本文 -

╭──

CX(カスタマーエクスペリエンス)の意味
CXとは、Customer Experienceの略語で、直訳すると「顧客体験」です。昨今のビジネスシーンで使われている意味としては、顧客の利用検討から入手後まで、商品価値につながる全ての体験を指します。
商品やサービスを購入・使用する際の利便性や満足感、さらに購入後のサポートやトラブル時の対応などが含まれ、企業が顧客満足度向上を図るうえで欠かせない重要な視点です。
DX(デジタルトランスフォーメーション)の意味
DXとは、Digital Transformationの略語で、直訳すると「デジタル変革」です。ビジネスシーンにおいては、デジタル技術を用いて、商品・サービスの開発プロセスやビジネスモデル、組織体制などを変革することを指します。
2018年12月には、経済産業省が「デジタルトランスフォーメーションを推進するためのガイドライン」を公表するなど、国をあげて推進されている概念の1つです。

╰──

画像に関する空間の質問
╭──

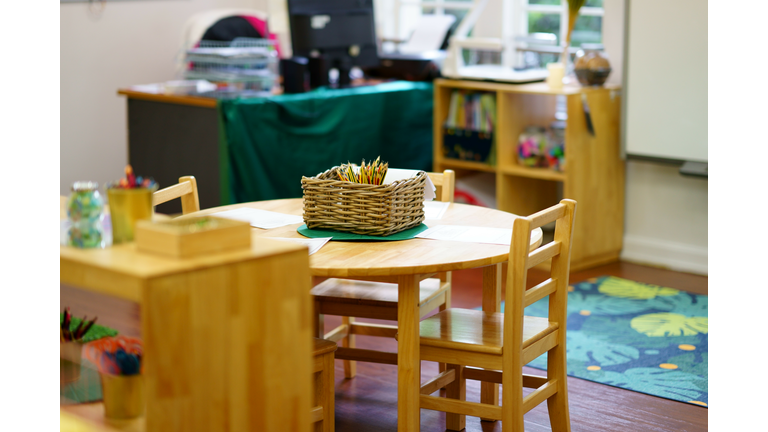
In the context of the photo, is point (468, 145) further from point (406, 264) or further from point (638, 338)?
point (406, 264)

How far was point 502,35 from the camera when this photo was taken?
16.0ft

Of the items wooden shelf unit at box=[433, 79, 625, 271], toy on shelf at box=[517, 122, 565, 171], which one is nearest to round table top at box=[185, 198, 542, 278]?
wooden shelf unit at box=[433, 79, 625, 271]

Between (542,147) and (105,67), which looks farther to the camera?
(105,67)

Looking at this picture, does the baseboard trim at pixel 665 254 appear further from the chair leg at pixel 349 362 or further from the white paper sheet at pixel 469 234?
the white paper sheet at pixel 469 234

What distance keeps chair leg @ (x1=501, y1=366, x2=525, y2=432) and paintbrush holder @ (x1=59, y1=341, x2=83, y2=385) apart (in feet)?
3.28

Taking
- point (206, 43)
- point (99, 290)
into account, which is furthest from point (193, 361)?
point (206, 43)

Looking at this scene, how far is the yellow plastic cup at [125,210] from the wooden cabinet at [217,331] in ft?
0.09

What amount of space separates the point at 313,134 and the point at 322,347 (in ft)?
7.10

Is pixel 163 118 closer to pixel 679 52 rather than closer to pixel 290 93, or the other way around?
pixel 290 93

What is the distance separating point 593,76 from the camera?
4.09 meters

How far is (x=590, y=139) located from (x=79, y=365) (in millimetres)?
A: 3085

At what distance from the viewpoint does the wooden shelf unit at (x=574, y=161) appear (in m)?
4.06

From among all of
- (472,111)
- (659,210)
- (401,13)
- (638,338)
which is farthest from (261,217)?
(401,13)

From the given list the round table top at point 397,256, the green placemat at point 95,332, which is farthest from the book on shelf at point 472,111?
the green placemat at point 95,332
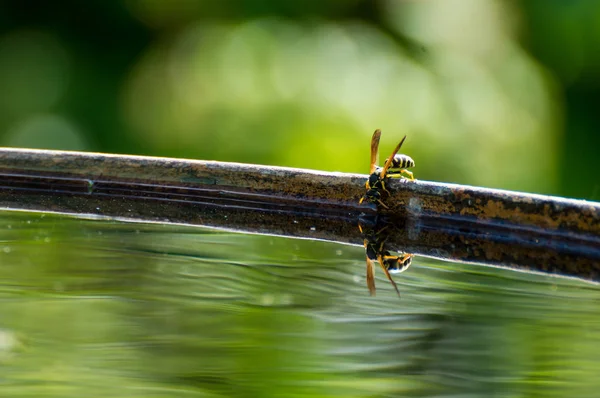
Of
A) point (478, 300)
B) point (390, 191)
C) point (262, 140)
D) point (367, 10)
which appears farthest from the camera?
point (367, 10)

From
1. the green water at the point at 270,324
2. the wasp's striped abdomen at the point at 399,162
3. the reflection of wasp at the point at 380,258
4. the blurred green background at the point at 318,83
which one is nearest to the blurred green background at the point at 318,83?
the blurred green background at the point at 318,83

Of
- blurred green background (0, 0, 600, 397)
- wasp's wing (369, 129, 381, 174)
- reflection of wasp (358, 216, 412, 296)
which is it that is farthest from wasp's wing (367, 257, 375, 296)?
blurred green background (0, 0, 600, 397)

╰──

作業内容 -
A - CXとDXを扱った本文のうち、「商品やサービスを購入・使用す」を含む語句から始め、「進されている概念の1つです。」で終わるまでの部分を一字一句変えずに書き写すこと。
B - 記録の中で「What amount of」を含む行から記録の最後の行までを、「farthest」を「furthest」に書き換え、ほかは一切変えずに示すこと。画像は省き、この範囲の行だけを出すこと。
本文と記録は互いに無関係である。

解答一覧 -
A -
商品やサービスを購入・使用する際の利便性や満足感、さらに購入後のサポートやトラブル時の対応などが含まれ、企業が顧客満足度向上を図るうえで欠かせない重要な視点です。
DX(デジタルトランスフォーメーション)の意味
DXとは、Digital Transformationの略語で、直訳すると「デジタル変革」です。ビジネスシーンにおいては、デジタル技術を用いて、商品・サービスの開発プロセスやビジネスモデル、組織体制などを変革することを指します。
2018年12月には、経済産業省が「デジタルトランスフォーメーションを推進するためのガイドライン」を公表するなど、国をあげて推進されている概念の1つです。

B -
What amount of space separates the point at 313,134 and the point at 322,347 (in ft)?
7.10

Is pixel 163 118 closer to pixel 679 52 rather than closer to pixel 290 93, or the other way around?
pixel 290 93

What is the distance separating point 593,76 from the camera?
4.09 meters

How far is (x=590, y=139) located from (x=79, y=365) (in millimetres)?
A: 3085

At what distance from the viewpoint does the wooden shelf unit at (x=574, y=161) appear (in m)?
4.06

From among all of
- (472,111)
- (659,210)
- (401,13)
- (638,338)
which is furthest from (261,217)?
(401,13)

From the given list the round table top at point 397,256, the green placemat at point 95,332, which is furthest from the book on shelf at point 472,111?
the green placemat at point 95,332
Of
A) point (478, 300)
B) point (390, 191)
C) point (262, 140)
D) point (367, 10)
which appears furthest from the camera?
point (367, 10)

From
1. the green water at the point at 270,324
2. the wasp's striped abdomen at the point at 399,162
3. the reflection of wasp at the point at 380,258
4. the blurred green background at the point at 318,83
which one is nearest to the blurred green background at the point at 318,83?
the blurred green background at the point at 318,83

Of
- blurred green background (0, 0, 600, 397)
- wasp's wing (369, 129, 381, 174)
- reflection of wasp (358, 216, 412, 296)
which is it that is furthest from wasp's wing (367, 257, 375, 296)?
blurred green background (0, 0, 600, 397)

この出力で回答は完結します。